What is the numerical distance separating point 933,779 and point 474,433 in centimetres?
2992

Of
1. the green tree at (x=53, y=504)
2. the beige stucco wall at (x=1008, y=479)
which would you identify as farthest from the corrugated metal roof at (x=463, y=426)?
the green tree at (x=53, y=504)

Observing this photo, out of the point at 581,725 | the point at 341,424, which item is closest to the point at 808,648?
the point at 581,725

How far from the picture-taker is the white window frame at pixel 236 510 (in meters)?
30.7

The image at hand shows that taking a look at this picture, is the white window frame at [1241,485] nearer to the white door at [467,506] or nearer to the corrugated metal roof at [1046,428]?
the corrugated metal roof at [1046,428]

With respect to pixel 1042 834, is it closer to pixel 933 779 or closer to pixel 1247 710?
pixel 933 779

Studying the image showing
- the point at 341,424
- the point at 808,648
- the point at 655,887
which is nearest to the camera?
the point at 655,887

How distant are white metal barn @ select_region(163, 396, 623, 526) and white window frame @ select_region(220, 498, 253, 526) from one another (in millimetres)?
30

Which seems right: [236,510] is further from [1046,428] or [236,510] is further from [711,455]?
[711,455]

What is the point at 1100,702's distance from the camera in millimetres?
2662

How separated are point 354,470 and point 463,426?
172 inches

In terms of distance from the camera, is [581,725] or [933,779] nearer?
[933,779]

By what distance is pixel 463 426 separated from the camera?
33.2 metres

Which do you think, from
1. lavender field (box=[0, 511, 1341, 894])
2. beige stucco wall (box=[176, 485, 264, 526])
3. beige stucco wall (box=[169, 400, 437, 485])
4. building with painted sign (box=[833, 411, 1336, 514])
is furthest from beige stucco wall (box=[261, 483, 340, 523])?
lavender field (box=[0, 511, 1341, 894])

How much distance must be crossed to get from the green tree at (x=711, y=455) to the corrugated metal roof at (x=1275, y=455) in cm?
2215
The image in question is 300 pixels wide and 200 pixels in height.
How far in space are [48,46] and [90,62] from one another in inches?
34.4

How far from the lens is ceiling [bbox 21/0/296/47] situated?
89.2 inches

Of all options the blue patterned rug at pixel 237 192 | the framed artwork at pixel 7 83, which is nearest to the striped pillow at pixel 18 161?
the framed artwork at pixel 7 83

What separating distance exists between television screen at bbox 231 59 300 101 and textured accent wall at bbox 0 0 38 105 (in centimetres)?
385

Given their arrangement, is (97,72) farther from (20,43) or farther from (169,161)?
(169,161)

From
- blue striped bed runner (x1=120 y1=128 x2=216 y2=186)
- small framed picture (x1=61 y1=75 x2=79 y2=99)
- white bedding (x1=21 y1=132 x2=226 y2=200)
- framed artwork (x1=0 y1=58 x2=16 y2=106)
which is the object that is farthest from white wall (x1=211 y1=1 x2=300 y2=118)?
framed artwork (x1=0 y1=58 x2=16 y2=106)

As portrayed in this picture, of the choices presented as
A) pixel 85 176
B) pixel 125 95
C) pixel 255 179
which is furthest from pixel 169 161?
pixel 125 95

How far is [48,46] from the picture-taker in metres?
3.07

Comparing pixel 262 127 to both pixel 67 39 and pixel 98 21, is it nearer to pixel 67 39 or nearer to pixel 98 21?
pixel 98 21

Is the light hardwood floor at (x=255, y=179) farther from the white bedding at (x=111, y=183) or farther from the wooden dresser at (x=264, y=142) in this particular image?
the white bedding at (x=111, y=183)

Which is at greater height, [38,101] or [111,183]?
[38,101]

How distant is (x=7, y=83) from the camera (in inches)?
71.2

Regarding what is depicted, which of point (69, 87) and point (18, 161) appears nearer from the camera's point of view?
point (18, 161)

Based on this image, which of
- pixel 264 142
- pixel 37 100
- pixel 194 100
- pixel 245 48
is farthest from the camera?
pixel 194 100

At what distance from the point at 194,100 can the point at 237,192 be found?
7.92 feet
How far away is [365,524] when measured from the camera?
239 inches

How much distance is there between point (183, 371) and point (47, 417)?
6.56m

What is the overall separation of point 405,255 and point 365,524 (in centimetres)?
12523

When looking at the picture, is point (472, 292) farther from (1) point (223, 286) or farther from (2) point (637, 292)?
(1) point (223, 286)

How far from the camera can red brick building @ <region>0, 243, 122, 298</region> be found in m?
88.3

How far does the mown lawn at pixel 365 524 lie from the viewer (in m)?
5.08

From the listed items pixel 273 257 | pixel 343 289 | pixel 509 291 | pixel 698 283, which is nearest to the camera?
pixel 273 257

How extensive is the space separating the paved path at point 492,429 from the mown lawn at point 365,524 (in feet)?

● Stated goal
Reproduce verbatim the lines from the one containing "From the listed" through the last line of the records, including both ends.

● Answer to this task
From the listed items pixel 273 257 | pixel 343 289 | pixel 509 291 | pixel 698 283, which is nearest to the camera?
pixel 273 257

How extensive is the space separating the paved path at point 492,429 from the mown lawn at point 365,524 (in feet)?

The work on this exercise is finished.